Supplied text:
Wikimedia Discovery/Meetings/Search retrospective 2016-08-19

Format

This retrospective was conducted using the "Five finger retrospective" format: https://www.mediawiki.org/wiki/Team_Practices_Group/Five_finger_retrospective

Chris: post the link to his "what technical collaboration team does" presentation
- Done
Chris: Chris and Erik should talk about implications of interwiki search indices
- Done
Trey & Deb: Chris needs to be aware of the ? at the end of queries
- Done, and material has been posted on several village pumps
  - https://meta.wikimedia.org/wiki/Discovery/Handling_question_marks_in_search_queries & talk page
Erik: Figure out a plan to reliably monitor github (David and Guillaume have started to watch it)
- Done, decided that volume is low enough that watching projects and getting emails from github is sufficient
- Got Discovery members admin rights on github projects

Deployed "? stripping" in queries
Setup relforge cluster
Deployed textcat
Elasticsearch upgrade to 2.3.4 in progress
Discovery got a new analyst which will help a lot going forward, especially if we start building that probabilistic bot classifier thingy :P
Deployed logstash/kibana upgrade
Completed refactoring of the search fields
WDQS servers for codfw approved and on their way
Searcher class in cirrus is now < 1000 lines +1+1:D
Did research on the top 100-ish unsuccessful queries and decided not to go further with it due to lack of interesting data
Analysis of ascii folding and stemming

We seem to have proven to many people's satisfaction that zero-results queries are not a good place to mine articles and redirects.
Trey's "?" blog post!
Blog post on textcat deployment+1
Addressed some technical debt and made code look saner+1
Trey's analysis of providing a list of search queries and the communication of the results
RelForge cluster has come into existence! And David has been able to index lots of data (enwiki & frwiki in two different ways!)

(Things have generally been running smoothly. It doesn't feel like any ONE thing stands out.)+1+1

elasticsearch not stable
- 2 major issues in the last month and a half. One is a mystery; one we understand and have some ideas for fixes
logstash upgrade delayed multiple times due to lack of preparation / thoroughness
seemingly not enough time in the day +1+1
- Just a lot going on; everything takes time. Last couple weeks have been atypically busy.
- KH: Try not to put in extra hours, generally. Time-sensitive occasional things are understandable.
internet connections have been a bit weird / dropping at inconvinient times ( I spellz gud ) +1 (hangouts have been dodgy)
cindy (automated browser testing) was acting up again, and we're still not sure why or have final fix
- Recurring item. Do we want to think about shifting testing to unit test level? Or to php level?

Tasks and exercises:
(A) Write out the part of the search retrospective from "elasticsearch not stable" to "things are understandable.".
(B) Answer these questions using the search retrospective:
(i) Which version is Elasticsearch being upgraded to?
(ii) How many major Elasticsearch issues came up in the last month and a half?
(iii) What format was used to conduct the retrospective?
(C) Proceed with the search retrospective, picking up right after its final line.
The items that follow come from a different source than the search retrospective.

Data supplied:
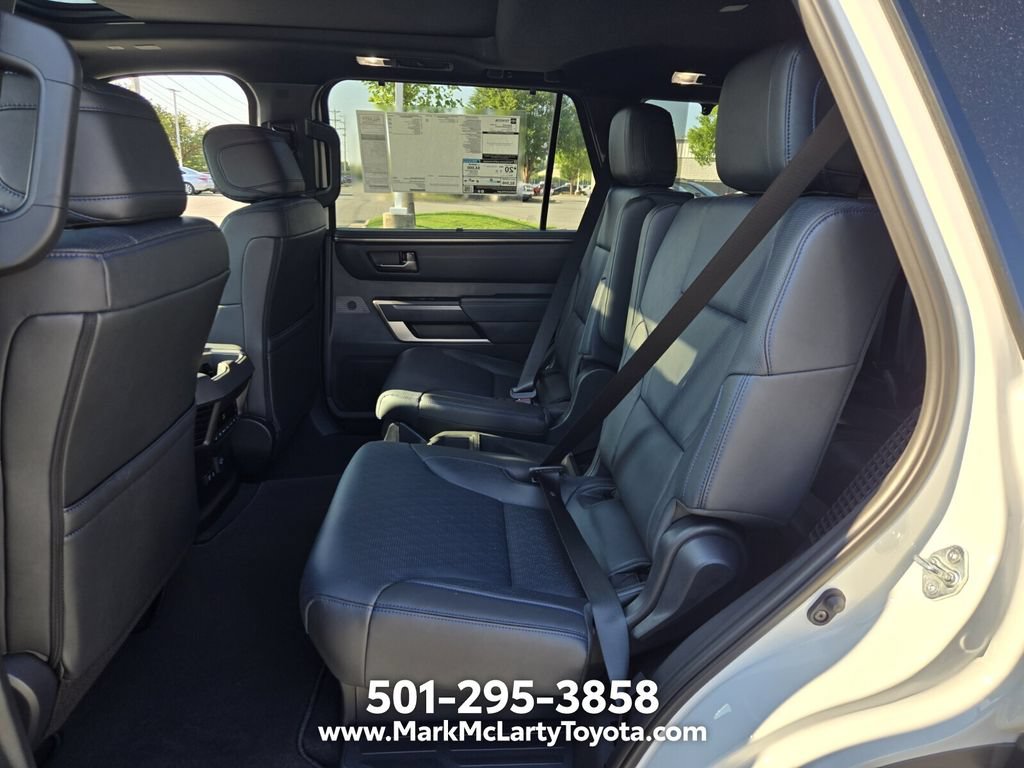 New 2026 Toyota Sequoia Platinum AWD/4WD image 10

* * *

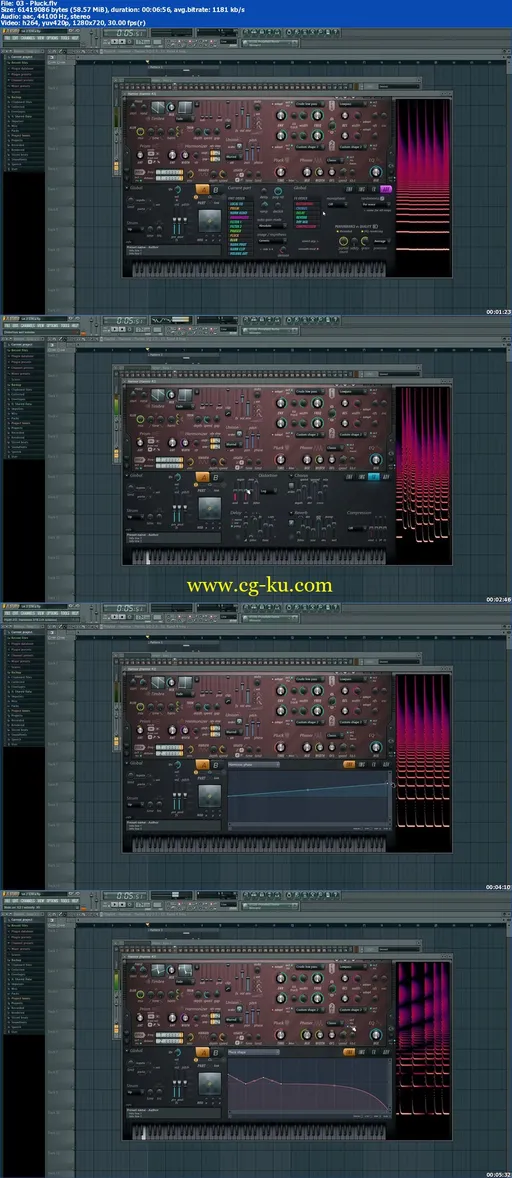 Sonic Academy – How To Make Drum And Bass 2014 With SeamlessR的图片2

Answers in order:
(A)
elasticsearch not stable
- 2 major issues in the last month and a half. One is a mystery; one we understand and have some ideas for fixes
logstash upgrade delayed multiple times due to lack of preparation / thoroughness
seemingly not enough time in the day +1+1
- Just a lot going on; everything takes time. Last couple weeks have been atypically busy.
- KH: Try not to put in extra hours, generally. Time-sensitive occasional things are understandable.

(B)
(i) Version 2.3.4.
(ii) Two.
(iii) The "Five finger retrospective" format.

(C)
- We really do need this to work; feel much more comfortable merging when automated tests are working
- Devs should work w/PO to make sure some time gets allocated to work on this

Good communication about "search across projects and across languages"
Trey says: working with Deb & Chris to get blog posts out about developments has been great. Thanks to Deb for driving the process! +1(yay, thanks!)
Doing some good work with Graphs team to make visualizations easier (e.g. integrating w/WDQS)
Guillaume still split between multiple sub teams, no one is complaining...(I feel ya!)+1 - he's doing great!
- Seems to be improving since the last retrospective
- We have multiple sub-teams that are fairly independent

Elasticsearch garden is not cultivated as much as it should (T109089) - for example: the multiple alerts when cluster is failing was there for a fairly long time, but we had that spam again today
- Similar issue with maps: Small issues that are not critical; only get attention when they break. Could do better with that.
- There are a lot of little issues, so it makes sense to prioritize them
- Do you (GL) have knowledge/support to be able to prioritize your work?
  - GL: Would be interested in participating in a planning session
Some work ongoing with a new recommendation system that may need some help from cirrus developers (https://phabricator.wikimedia.org/T143197 )
- Offline article recommendation system (similar to "more like")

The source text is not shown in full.